* [PROMPT 1]:
Name every Fortran 90 source file (ending in .f90) that the xy-type-models excerpt mentions. Give each one once.
* [PROMPT 2]:
Quote the xy-type-models excerpt starting at "## Code structure" and ending at "Berezinskii-Kosterlitz-Thouless phase transition.".
* [PROMPT 3]:
Write what comes next in the xy-type-models excerpt, continuing after its last sentence.

* [DOCUMENT EXCERPT]:

***

In order to test the convergence of our code, we run (for example)
`python run.py config_files/convergence_tests/xy/ecmc.txt` followed by
`python sample_analysis/test_convergence.py config_files/convergence_tests/xy/ecmc.txt` (and similarly for the other
seven algorithms).

This computes the effective sample size of the sample generated by the Markov process and produces a plot of the
cumulative distribution functions of both a reference sample and the generated sample. If the two cumulative
distribution functions agree, we can be fairly sure that the code is working. Unit tests would be preferable, but we
didn't have time to create any.

## Code structure

The structure of the Fortran 90 code is very much non-beautiful! This is because Fortran 90 does not lend itself well
to object-oriented programming. However, Fortran is a very fast language, so xy-type-models is useful for numerical
experiments that require large system and sample sizes, e.g., the analysis of both ergodicity breaking and general
symmetry breaking at the Berezinskii-Kosterlitz-Thouless phase transition.

While xy-type-models does not use classes, it is still relatively modular. The main program scripts are [
`ecmc_algorithm.f90`](src/ecmc_algorithm.f90) and [`metropolis_algorithm.f90`](src/metropolis_algorithm.f90). Each main
program calls many subroutines, each of which is contained in its eponymous file, e.g., [
`pre_simulation_processes.f90`](src/pre_simulation_processes.f90) (for subroutines common to all models and simulation
methods) and [`xy_ecmc_read_config_file.f90`](src/xy_models/xy/ecmc/xy_ecmc_read_config_file.f90) (for subroutines
common to, e.g., the xy-ecmc algorithm). There are a couple of exceptions: each subroutine that is only used in one
other program or subroutine is located beneath that program or subroutine.

***

* [RECORDED DATA]:
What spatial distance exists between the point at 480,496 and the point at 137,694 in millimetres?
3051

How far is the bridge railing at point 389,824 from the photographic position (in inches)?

***

* [TASK OUTPUT 1]:
- ecmc_algorithm.f90
- metropolis_algorithm.f90
- pre_simulation_processes.f90
- xy_ecmc_read_config_file.f90

* [TASK OUTPUT 2]:
## Code structure

The structure of the Fortran 90 code is very much non-beautiful! This is because Fortran 90 does not lend itself well
to object-oriented programming. However, Fortran is a very fast language, so xy-type-models is useful for numerical
experiments that require large system and sample sizes, e.g., the analysis of both ergodicity breaking and general
symmetry breaking at the Berezinskii-Kosterlitz-Thouless phase transition.

* [TASK OUTPUT 3]:
In the future, we would like to integrate these XY-type models into [super-aLby](
https://github.com/michaelfaulkner/super-aLby), our object-oriented Python application for super-relativistic Monte
Carlo simulation. super-aLby uses the [mediator-design pattern](https://en.wikipedia.org/wiki/Mediator_pattern) and is
therefore highly modular and beautiful. This would require additional super-aLby functionality for both the models and
Metropolis/event-chain simulation. The slow functions would then be rewritten using the Fortran (or perhaps equivalent
C) code of xy-type-models. We would then benchmark super-aLby against xy-type-models; if the total CPU times prove to
be similar, this would provide evidence for Fortran/C code contained within a mediator-based, object-oriented Python
structure being the optimal approach to coding in statistical physics (since Python is relatively easy to read and
write and contains a lot of functionality).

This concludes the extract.